Even if you’re not in search of an unconventional material or a standout color, finding the right suit can be a little daunting, given the knowledge there will be many rewears. It’s a lot of pressure on one foundational outfit. But for Meyer, the type of client that comes in knowing nothing about what kind of suit would suit them is often the challenge she enjoys most of all.

“My wife calls me the sartorial sherpa,” Meyer says with a laugh. Like Lawton, she cherishes the process of guiding someone to find their own personal style. “The first appointment with somebody is honestly me just talking to them for like an hour and a half, about them: asking them questions about what they do, where they are from, the colors they like, just everything about them so that I can get a sense of who they are. My goal always is to take someone's sense of self and then basically make it into something tangible that they can then show to the world.”

The conversations usually spark some idea in Meyer’s head that leads her to pull some fabrics and make suggestions to the buyer. Once they’ve taken measurements and landed on fabric choices, she describes the process of designing as collaborative: “I can be heavy-handed or not; if someone has a very firm point of view that resonates with mine then I can be very hands-off.

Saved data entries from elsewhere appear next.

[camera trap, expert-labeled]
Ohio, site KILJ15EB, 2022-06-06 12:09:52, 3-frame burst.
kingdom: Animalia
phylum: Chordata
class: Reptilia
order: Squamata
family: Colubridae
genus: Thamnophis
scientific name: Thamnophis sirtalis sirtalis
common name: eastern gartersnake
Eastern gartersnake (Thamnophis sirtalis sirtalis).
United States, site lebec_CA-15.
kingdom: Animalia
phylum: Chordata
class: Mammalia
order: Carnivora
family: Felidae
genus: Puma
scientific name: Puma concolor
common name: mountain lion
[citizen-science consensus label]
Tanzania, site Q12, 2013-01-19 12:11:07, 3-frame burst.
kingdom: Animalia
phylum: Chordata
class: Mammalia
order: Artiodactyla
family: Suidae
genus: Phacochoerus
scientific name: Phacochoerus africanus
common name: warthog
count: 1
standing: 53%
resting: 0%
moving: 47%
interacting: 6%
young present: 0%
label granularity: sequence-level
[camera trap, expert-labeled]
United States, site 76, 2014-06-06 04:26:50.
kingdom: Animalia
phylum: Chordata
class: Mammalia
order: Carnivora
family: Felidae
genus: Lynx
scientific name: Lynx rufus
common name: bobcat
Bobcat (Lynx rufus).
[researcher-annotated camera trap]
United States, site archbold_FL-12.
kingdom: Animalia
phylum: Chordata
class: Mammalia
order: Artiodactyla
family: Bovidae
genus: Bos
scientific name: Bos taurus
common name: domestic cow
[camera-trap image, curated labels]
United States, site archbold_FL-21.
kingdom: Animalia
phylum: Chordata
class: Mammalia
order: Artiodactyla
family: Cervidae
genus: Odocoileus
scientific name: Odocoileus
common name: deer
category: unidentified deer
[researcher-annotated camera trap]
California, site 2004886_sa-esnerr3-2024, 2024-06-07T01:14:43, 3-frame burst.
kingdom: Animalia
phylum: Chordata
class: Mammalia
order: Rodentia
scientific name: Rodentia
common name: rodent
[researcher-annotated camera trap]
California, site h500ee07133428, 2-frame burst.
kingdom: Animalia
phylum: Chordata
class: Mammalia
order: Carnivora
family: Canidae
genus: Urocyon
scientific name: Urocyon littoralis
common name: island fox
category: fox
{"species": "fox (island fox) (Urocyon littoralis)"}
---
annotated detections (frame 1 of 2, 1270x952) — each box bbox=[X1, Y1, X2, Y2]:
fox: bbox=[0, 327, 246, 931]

But we design the garment together, I take the body measurements. My tailors make a unique pattern based on your body measurements. And then we get together about two months later, to try on a muslin of the suit, we do like an intermediate fitting with the muslin and do all the nips and tucks that we need to adjust the pattern and then I have a client's pattern on file forever, not pending like a material body change.”

First-time customers become regular customers because, Meyer says, they can get a little “hooked” on the magic of bespoke suiting. And why wouldn’t they, in a classic garment that was literally made for them? It’s the whole point of clothing, to fit your body, to wrap yourself in a fabric that sits a certain way on you and makes you feel like yourself. In the perfect bespoke suit, a woman doesn’t feel like she’s in “menswear,” per se, but in her very own ideal uniform.

“I think everyone has that one thing about their body that makes it really tough to shop at retail,” Meyer says. “And so when you can eliminate that and you put something on where you don't have that problem, you can just walk out the door, it gets very addicting. It is an investment of course but, yes, I have lots of repeat clients!”